外はまだ暗い。昨晩も西の空にきれいな月が出ていたみたい。毎日空を眺めているのに昨夜はなんだかぼんやりしたまま家に着いてしまったみたい。『ほとんど記憶のない女』(リディア・デイヴィス著、岸本佐知子訳、白水Uブックス)を思い浮かべる。昨日の朝も記憶のことを書きながら同じ本を思い浮かべていた。意識せずとも家に帰れるだけの記憶をいちいちありがたがって過ごしてはいないがいざそれが薄れてきたら毎日家にたどり着くたびに安堵したりするのだろうか。はじめて一人で学校から家に帰ってきたのはいつだろう。自分のことは覚えていない。ひどく寒い日は家が近くなると涙がでた。

学校が終わる時間になってそろそろあの辺かなと思いながら窓の外を何度もみる。まだかな。時間はなかなか経たない。少しずつ心配になる。大丈夫かしら。迎えにいこうか。でも今日はひとりで帰るのを楽しみに出ていったのだから。紅茶がすっかり冷めてしまった。いつもならそのまま飲んでしまうのに熱いのを入れ直す。また手をつけないまま冷ましてしまうだろう。落ち着こう落ち着こうと思いながらまた窓の外をみる。きた!胸をなでおろす。たまたま窓の外をみたら見つけたという感じで手をふると誇らしそうな恥ずかしそうな笑顔で小さな手を振り返し走り出す。あっという間に後ろ姿も小さくなる。玄関を開けて出迎えたいがそれも我慢。チャイムがなった。おかえり、よくひとりで帰ってこられたね。すごいすごい!

過去の記憶を頭の中で繰り返しているうちに電車を乗り過ごすこともある。昨日は移動の多い日だったがそんなことはなかった。立ち寄った本屋には短詩の素敵な本たちがたくさんあった。あまり時間がなかったので表紙だけ楽しく眺めながらざっと積まれている本を見渡す。あ、右手が届く範囲にリディア・デイヴィス『分解する』が立てかけられていた。すぐにレジへ。絶対に買う本というのは私は多くないが彼女のだけは読む。彼女の短編集はいろんな長さの短編が集められていて1ページにおさまる詩のような短編がとても好きだ。どの話にも小さな衝撃を感じるのは今回も同じだった。冒頭からまだ遠くない記憶が痛みとともに蘇った。それでも彼女が忍び込ませている第三者的な視点に冷静さを保ちつつ読み進めた。重たいけどそこに沈みこむのではなくドライさを維持しながら一定のリズムを感じる体験、彼女の作品を優先的に読むのはその感触に支えられているからかもしれない。

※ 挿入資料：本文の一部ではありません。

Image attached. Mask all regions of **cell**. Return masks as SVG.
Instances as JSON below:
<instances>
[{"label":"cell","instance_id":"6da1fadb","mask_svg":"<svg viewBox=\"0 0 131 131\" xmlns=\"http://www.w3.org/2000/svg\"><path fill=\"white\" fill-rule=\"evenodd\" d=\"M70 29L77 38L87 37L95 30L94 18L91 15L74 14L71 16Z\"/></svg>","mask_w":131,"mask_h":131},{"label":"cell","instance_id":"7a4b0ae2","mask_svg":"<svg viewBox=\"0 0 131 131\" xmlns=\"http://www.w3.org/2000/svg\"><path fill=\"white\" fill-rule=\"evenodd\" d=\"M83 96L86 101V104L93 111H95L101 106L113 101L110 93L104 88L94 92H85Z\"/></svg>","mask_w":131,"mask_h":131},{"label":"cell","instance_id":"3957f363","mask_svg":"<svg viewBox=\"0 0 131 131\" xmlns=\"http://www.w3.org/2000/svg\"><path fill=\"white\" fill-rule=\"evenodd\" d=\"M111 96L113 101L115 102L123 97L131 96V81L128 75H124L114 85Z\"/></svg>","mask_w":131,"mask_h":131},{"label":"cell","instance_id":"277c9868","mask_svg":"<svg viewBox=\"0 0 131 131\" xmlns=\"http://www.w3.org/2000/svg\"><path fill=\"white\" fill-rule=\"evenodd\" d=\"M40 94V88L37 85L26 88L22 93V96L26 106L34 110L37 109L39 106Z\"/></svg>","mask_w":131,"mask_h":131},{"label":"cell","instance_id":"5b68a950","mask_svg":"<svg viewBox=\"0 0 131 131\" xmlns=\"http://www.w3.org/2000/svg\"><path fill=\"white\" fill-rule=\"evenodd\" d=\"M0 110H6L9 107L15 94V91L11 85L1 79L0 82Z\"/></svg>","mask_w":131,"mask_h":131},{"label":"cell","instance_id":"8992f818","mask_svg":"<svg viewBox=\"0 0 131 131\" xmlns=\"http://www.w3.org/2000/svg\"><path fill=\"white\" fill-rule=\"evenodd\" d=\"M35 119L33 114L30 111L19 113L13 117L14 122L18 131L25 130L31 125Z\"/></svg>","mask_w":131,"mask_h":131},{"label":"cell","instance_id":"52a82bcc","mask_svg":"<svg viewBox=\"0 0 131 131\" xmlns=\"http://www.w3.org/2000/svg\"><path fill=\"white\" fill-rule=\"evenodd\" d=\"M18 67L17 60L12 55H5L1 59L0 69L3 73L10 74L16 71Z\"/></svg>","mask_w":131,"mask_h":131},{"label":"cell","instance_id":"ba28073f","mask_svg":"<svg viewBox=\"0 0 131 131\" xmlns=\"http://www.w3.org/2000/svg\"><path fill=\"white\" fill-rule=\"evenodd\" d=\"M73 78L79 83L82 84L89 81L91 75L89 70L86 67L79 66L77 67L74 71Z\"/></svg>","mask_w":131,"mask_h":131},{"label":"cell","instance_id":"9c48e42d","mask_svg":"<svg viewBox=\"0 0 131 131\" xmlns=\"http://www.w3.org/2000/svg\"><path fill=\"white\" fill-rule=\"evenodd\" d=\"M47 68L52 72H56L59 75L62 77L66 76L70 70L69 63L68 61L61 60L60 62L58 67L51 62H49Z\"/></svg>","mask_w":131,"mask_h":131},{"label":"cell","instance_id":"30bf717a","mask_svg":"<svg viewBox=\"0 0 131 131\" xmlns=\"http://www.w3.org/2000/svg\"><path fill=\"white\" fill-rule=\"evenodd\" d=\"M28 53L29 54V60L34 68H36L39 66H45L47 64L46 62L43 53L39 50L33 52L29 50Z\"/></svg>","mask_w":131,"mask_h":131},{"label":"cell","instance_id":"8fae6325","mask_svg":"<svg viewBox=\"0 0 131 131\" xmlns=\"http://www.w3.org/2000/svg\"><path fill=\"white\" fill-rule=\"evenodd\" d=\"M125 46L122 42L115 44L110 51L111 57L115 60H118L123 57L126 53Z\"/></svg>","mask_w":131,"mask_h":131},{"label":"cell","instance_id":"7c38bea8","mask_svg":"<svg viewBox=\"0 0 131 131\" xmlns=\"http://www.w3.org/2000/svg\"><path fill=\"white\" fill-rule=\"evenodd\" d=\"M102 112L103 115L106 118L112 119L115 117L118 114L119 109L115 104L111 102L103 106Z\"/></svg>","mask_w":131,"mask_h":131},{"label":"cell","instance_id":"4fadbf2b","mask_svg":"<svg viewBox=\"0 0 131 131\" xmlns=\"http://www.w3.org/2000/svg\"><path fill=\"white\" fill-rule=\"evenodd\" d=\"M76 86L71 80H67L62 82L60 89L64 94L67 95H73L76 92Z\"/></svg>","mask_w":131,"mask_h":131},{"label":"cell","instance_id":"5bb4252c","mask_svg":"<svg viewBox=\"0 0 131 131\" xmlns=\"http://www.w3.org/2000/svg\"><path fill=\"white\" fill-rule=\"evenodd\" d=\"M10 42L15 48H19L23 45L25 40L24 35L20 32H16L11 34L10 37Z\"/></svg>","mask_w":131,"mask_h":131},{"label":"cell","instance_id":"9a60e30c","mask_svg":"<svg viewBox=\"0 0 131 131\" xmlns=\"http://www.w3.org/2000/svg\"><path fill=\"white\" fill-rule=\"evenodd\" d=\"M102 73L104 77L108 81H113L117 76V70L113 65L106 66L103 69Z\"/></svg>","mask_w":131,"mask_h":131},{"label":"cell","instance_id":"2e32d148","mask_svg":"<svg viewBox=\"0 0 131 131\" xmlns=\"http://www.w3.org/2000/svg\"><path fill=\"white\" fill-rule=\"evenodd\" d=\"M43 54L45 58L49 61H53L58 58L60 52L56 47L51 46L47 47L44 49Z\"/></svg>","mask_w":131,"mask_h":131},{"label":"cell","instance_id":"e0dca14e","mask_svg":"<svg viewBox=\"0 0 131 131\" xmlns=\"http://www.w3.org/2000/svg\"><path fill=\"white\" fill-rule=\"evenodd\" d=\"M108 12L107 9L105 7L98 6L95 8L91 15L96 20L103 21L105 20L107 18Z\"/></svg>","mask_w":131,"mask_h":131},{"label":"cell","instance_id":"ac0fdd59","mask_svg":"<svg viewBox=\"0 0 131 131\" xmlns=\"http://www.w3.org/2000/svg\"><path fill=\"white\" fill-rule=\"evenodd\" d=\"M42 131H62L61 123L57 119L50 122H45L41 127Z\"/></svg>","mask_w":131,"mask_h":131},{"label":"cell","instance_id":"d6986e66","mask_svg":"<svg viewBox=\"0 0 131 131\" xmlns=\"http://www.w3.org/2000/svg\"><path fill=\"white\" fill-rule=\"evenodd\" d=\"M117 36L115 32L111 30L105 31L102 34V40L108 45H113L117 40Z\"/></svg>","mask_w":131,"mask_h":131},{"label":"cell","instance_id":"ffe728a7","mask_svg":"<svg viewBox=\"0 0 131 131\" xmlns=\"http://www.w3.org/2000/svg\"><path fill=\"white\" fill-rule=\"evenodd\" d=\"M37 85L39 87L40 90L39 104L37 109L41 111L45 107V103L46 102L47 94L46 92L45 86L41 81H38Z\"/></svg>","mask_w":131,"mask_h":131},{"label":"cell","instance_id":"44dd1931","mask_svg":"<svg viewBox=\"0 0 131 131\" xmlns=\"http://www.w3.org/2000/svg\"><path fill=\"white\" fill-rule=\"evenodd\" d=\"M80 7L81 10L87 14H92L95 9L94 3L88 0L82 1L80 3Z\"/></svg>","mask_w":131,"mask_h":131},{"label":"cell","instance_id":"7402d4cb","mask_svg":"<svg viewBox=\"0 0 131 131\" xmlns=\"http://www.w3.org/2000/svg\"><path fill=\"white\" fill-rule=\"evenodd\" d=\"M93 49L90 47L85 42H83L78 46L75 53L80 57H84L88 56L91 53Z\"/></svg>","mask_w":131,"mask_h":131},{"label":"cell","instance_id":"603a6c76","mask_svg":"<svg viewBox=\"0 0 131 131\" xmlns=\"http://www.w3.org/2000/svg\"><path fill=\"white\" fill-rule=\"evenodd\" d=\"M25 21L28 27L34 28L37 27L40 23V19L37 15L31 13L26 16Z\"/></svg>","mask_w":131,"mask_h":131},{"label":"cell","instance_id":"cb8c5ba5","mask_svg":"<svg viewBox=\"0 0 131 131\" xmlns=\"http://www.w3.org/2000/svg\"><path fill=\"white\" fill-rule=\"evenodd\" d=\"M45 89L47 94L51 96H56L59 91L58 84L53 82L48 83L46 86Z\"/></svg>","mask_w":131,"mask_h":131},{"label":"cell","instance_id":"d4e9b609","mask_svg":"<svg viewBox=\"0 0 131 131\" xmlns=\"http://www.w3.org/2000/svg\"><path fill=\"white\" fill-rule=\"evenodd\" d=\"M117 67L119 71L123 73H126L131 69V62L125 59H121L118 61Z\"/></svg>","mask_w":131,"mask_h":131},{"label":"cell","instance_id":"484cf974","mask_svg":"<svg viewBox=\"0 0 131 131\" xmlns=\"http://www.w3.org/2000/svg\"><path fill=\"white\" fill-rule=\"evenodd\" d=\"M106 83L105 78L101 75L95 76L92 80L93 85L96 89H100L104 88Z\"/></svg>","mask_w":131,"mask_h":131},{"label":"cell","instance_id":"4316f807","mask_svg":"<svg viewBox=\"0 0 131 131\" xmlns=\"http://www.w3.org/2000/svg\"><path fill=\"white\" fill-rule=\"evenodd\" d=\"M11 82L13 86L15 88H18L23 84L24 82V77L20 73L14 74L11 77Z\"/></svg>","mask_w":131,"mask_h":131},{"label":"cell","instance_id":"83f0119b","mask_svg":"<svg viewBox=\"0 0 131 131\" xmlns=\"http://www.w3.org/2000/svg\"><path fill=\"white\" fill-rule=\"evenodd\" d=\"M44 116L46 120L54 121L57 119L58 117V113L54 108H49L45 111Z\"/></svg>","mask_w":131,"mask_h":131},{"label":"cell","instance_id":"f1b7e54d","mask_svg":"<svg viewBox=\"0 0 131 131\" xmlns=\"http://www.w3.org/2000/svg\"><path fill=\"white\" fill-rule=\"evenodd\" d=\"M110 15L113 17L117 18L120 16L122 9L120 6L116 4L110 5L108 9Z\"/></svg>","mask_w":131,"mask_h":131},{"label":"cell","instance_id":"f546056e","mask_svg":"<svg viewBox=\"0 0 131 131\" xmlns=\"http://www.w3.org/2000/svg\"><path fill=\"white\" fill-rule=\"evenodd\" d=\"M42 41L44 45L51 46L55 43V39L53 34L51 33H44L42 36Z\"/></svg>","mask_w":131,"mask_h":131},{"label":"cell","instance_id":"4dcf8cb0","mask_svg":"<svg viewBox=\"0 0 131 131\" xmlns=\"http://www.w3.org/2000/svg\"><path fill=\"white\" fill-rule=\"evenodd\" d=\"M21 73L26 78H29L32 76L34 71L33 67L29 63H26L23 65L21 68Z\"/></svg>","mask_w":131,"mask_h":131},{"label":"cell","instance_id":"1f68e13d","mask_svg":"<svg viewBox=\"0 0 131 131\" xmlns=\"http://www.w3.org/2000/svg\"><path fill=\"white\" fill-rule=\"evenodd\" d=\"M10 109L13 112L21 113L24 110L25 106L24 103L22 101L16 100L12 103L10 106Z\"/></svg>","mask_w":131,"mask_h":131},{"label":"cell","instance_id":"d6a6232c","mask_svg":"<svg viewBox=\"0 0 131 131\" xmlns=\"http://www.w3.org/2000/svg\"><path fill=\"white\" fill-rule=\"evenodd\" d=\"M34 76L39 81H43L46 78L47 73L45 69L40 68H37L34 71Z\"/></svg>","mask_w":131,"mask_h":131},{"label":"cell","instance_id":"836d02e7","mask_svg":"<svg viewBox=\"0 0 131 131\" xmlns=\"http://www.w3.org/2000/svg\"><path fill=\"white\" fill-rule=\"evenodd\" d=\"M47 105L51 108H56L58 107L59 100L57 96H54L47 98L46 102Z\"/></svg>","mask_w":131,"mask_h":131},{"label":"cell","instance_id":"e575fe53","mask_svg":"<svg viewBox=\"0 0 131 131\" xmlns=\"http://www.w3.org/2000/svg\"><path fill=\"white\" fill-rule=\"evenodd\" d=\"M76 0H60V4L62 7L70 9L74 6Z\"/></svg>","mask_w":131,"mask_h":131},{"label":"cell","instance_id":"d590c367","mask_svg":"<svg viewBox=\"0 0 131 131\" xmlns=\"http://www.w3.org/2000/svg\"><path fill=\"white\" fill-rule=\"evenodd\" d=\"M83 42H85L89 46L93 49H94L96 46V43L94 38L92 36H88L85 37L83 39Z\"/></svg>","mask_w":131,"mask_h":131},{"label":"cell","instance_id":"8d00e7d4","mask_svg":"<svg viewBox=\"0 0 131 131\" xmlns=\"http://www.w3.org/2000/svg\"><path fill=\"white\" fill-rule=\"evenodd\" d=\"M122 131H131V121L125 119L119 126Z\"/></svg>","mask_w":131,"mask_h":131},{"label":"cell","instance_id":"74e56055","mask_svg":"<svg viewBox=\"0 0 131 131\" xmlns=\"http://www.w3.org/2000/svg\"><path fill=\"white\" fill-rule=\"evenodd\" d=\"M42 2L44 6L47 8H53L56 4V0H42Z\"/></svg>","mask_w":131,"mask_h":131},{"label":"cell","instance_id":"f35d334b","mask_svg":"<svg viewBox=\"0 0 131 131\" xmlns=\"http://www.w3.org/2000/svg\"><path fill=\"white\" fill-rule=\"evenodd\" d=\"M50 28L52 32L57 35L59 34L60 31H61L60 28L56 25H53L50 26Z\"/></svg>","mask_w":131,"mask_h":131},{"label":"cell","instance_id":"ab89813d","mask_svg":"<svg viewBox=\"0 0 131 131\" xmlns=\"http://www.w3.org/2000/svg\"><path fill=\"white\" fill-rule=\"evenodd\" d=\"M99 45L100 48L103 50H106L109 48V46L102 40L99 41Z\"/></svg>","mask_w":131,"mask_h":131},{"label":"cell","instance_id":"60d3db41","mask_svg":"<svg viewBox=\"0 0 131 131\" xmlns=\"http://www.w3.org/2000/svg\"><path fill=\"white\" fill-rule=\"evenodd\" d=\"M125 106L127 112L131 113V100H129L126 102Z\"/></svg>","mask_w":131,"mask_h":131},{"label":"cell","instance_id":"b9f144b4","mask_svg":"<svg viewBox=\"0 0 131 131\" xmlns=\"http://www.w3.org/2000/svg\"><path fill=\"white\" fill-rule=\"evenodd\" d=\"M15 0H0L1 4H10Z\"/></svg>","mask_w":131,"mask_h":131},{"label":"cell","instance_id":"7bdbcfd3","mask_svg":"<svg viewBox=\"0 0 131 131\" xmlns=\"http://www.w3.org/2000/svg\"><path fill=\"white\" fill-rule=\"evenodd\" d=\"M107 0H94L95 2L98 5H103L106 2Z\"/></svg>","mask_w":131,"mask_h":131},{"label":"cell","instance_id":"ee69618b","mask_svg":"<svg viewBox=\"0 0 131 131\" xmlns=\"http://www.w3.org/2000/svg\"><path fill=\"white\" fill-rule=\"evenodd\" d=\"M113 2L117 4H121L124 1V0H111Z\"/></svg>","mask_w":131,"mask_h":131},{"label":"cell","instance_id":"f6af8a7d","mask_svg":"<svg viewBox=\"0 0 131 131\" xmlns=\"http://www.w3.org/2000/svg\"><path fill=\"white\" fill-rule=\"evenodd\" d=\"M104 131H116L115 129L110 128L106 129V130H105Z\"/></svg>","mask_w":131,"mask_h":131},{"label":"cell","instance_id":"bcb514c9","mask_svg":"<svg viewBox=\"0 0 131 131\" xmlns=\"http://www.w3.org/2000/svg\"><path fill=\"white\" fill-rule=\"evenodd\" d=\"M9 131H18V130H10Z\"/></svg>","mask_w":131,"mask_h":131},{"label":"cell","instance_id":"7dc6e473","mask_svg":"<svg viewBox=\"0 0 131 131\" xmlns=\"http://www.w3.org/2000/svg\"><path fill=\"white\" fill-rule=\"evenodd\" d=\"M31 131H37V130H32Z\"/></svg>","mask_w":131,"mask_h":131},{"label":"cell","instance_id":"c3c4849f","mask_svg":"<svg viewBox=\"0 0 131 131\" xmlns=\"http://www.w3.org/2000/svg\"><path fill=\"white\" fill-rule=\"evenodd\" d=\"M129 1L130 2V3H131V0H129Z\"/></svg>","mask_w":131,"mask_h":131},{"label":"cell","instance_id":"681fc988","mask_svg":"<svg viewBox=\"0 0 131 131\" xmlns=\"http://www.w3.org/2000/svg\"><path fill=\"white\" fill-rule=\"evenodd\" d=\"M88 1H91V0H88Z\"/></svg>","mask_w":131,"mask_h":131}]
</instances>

思い出したくないことほど思い出してしまう毎日に今日がこうして積み上がっていく。何をなしえることがなくても日々はそうやってすぎていく。空虚という言葉でそれをうめたとしてもそんなのはただの言葉に過ぎない、と切り捨てることなく沈みこむことで観察者としての自分にも気づく。今日も。今日も。とりあえず今日を。